Entries on spatial positioning:
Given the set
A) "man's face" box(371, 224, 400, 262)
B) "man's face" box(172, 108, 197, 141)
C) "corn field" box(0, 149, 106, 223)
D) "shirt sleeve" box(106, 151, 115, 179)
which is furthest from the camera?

SET EXERCISE: Locate each line in the records above that contains the word "face" and copy those lines. Treat uppercase and lowercase as different when matching.

RIGHT ANSWER:
A) "man's face" box(371, 224, 400, 262)
B) "man's face" box(172, 108, 197, 141)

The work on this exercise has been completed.